Search code examples
rsortingcolumnsorting

How to sort .csv files in R


I have one .csv file which i have imported into R. It contains a column with locations, some locations are repeated depending on how many times that location has been surveyed. I have another column with the total no. of plastic items.

I would like to add together the number of plastic items for locations that appear more than once, and create a separate column with the total no. of plastic and another column of the no. of times the location appeared.

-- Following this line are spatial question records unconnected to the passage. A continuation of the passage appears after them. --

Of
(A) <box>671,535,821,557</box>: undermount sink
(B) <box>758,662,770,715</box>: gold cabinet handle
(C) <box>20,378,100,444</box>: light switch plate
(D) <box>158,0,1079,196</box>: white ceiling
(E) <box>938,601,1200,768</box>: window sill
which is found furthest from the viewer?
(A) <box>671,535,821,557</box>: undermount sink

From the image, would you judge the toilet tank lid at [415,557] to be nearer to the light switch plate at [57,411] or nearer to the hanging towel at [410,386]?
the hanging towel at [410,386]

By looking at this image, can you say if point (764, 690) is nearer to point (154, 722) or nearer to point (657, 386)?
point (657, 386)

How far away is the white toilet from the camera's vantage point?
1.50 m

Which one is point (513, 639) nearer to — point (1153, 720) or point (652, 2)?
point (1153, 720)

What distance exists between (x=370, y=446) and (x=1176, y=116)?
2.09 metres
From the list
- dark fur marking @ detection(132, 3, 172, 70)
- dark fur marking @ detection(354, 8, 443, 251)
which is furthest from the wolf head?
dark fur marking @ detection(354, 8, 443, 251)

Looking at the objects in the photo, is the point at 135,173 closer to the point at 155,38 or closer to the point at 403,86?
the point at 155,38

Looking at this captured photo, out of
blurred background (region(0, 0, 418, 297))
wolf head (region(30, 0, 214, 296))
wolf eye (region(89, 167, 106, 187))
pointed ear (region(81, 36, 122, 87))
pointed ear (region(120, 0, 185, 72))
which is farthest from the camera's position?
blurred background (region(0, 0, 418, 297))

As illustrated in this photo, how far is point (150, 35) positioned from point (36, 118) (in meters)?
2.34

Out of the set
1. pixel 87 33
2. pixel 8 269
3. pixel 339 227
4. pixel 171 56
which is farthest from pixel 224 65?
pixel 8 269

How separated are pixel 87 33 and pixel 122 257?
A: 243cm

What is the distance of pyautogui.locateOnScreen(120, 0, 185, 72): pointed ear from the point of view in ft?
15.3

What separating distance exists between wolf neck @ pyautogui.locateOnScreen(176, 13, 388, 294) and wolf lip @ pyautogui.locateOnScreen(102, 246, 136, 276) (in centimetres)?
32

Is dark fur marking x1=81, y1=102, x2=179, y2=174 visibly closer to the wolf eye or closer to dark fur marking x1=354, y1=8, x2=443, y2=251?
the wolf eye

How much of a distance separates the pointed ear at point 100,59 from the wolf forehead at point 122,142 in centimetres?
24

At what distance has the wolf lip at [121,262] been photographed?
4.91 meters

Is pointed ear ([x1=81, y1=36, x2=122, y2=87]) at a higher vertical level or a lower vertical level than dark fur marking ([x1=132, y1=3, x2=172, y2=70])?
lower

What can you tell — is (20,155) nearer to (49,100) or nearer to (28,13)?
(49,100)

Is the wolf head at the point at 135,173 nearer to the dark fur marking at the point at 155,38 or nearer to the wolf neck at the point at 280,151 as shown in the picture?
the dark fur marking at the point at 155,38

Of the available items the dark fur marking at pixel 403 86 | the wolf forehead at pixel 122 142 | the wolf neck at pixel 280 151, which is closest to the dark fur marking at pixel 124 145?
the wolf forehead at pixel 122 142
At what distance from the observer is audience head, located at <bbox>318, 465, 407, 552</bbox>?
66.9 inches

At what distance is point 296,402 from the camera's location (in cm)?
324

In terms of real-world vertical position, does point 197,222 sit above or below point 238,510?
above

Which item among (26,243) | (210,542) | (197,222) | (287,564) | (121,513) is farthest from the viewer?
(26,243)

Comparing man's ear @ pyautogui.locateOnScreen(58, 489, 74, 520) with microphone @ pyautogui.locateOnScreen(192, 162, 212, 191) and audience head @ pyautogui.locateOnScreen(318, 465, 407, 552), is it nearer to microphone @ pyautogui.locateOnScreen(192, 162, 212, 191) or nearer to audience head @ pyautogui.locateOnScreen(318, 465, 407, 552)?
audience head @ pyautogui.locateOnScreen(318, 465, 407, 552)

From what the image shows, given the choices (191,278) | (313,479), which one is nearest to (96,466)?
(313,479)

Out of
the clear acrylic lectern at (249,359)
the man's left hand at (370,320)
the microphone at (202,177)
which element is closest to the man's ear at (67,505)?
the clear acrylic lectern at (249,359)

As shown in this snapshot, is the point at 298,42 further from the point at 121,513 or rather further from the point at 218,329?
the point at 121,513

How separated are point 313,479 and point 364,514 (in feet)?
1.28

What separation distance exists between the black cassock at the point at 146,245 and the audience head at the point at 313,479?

I am unsure how to do this, any help will be much appreciated.


Solution

  • Using dplyr:

    data %>% 
       group_by(location) %>% 
       mutate(TOTlocation=n(),TOTitems=sum(items)) 
    

    And here's a base solution that does pretty much the same thing:

    data[c("TOTloc","TOTitem")]<-t(sapply(data$location, function(x)
              c(TOTloc=sum(data$location==x),
                TOTitem=sum(data$items[data$location==x]))))
    

    Note that in neither case do you need to sort anything - in dplyr you can use group_by to have each action done on only the part of the data set that belongs to a group determined by the contents of a certain column. In my base solution, I break down the locations list using sapply and then recalculate the TOTloc and TOTitem again for each row. This may not be a very efficient solution. A better solution will probably use split, but for some reason I couldn't make it work with my made up dataset, so maybe someone else can suggest how to best do that.